Exercise task
Rewrite the records below as a Markdown table with the columns "Row" and "Line", giving each non-blank line its own numbered row and leaving out blank lines.

[START]

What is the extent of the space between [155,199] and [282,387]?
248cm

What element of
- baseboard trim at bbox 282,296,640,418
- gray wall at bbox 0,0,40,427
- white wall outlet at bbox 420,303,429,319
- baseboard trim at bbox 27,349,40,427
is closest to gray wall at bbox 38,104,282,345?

[END]

Task answer
| Row | Line |
|---|---|
| 1 | What is the extent of the space between [155,199] and [282,387]? |
| 2 | 248cm |
| 3 | What element of |
| 4 | - baseboard trim at bbox 282,296,640,418 |
| 5 | - gray wall at bbox 0,0,40,427 |
| 6 | - white wall outlet at bbox 420,303,429,319 |
| 7 | - baseboard trim at bbox 27,349,40,427 |
| 8 | is closest to gray wall at bbox 38,104,282,345? |